The VAR Decision in the Glasgow Derby: A Textbook Case of "Clear and Obvious Error
The recent Glasgow derby between Celtic and Rangers was not short of drama, with a Video Assistant Referee (VAR) decision disallowing a Rangers goal taking center stage. The incident has reignited the debate about what constitutes a "clear and obvious error" in football, a term that is central to VAR's guidelines but often subject to interpretation.
VAR is designed to intervene only in cases of "clear and obvious errors" or "serious missed incidents" in four game-changing situations: goals, penalty decisions, direct red card incidents, and mistaken identity. The objective is to correct significant mistakes that could alter the game's outcome.
In this particular derby, Rangers thought they had scored a crucial goal, only for it to be disallowed after a VAR review. Upon review, the VAR determined that there was a foul in the build-up. This decision was not only in line with VAR guidelines, which aim to correct any goal scored or created with the use of a foul, but it also perfectly exemplified the "clear and obvious error" rule.
Here's why: It is likely that referee Don Robertson explained to the VAR that he believed the Rangers player had nicked the ball away from Celtic's Gustaf Lagerbielke before making contact, and it turns out that the Rangers player did not actually get the ball, then it becomes a "clear and obvious error." The foul is evident, and the goal should be disallowed, as was the case here.

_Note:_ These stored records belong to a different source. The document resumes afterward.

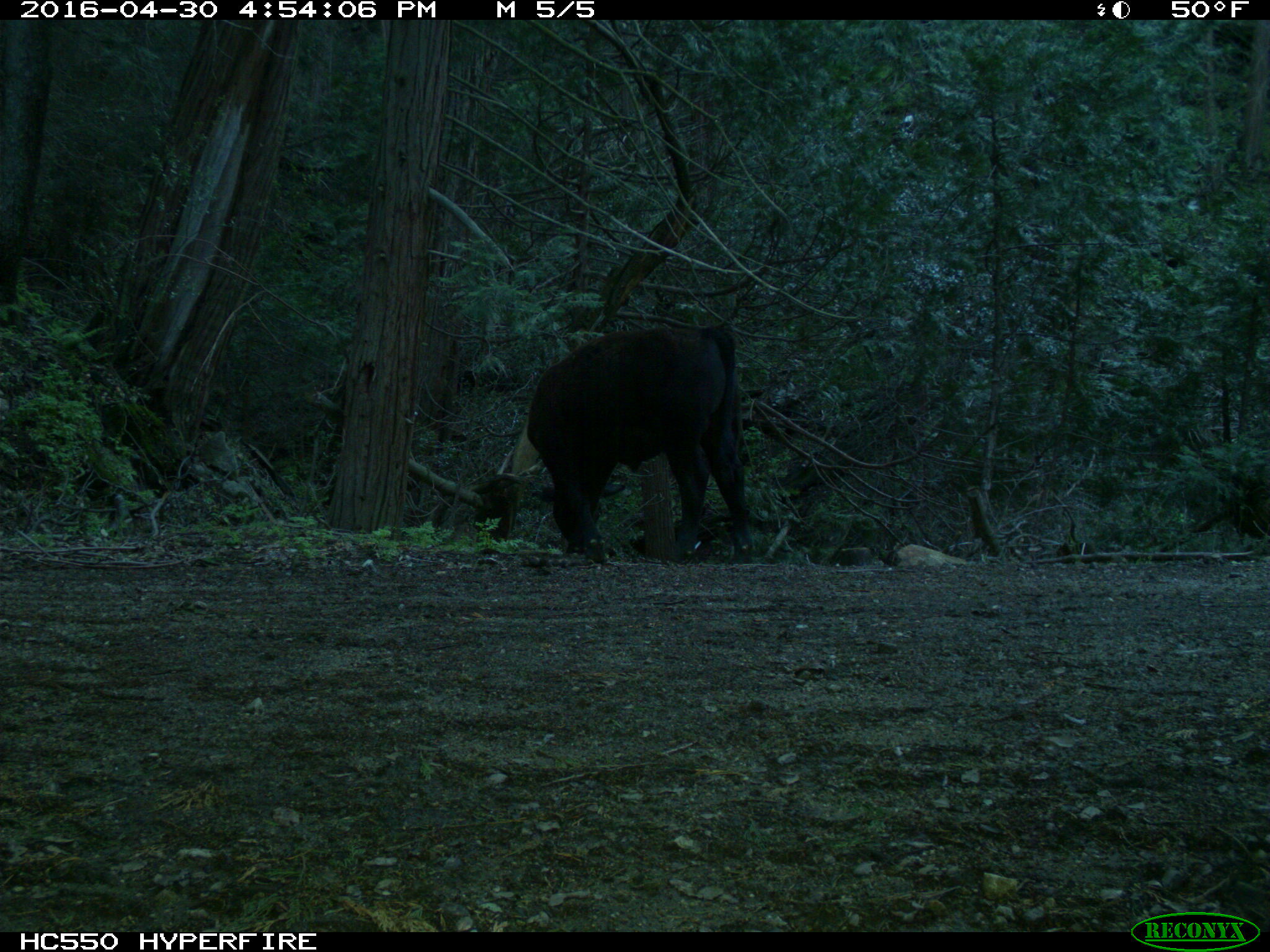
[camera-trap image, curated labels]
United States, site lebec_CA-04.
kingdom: Animalia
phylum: Chordata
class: Mammalia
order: Artiodactyla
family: Bovidae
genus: Bos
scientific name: Bos taurus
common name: domestic cow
Bos taurus (domestic cow).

This decision was not only correct but also consistent with previous officiating in similar scenarios. A few weeks ago, in a match between Rangers and St. Mirren, a foul was correctly awarded to Rangers by the referee in very similar circumstances, without the need for VAR.
Rangers have demanded answers from the Scottish Football Association (SFA), questioning the VAR decision. However, based on the protocol, the decision to disallow the goal was correct. The term "clear and obvious" is not as subjective as it might seem when the guidelines are followed.
For Celtic, the disallowed goal was a moment that highlighted the importance of VAR in maintaining the game's integrity. For Rangers, it was a moment that has led to a lot of soul-searching and questions about the technology's role in the sport. Perhaps in demanding answers from the SFA, Rangers may be able to alleviate some of the pressure from the fans following the defeat.
This incident serves as a textbook example of how VAR should function, adhering strictly to the guidelines aimed at eliminating "clear and obvious errors." It adds another layer of complexity to the ongoing debate about VAR's role in football. As technology continues to influence the sport, understanding these guidelines becomes increasingly important for fans, players, and officials alike. Whether one agrees with the decision or not, it's evident that VAR is here to stay, and its impact on football will continue to be a subject of intense scrutiny.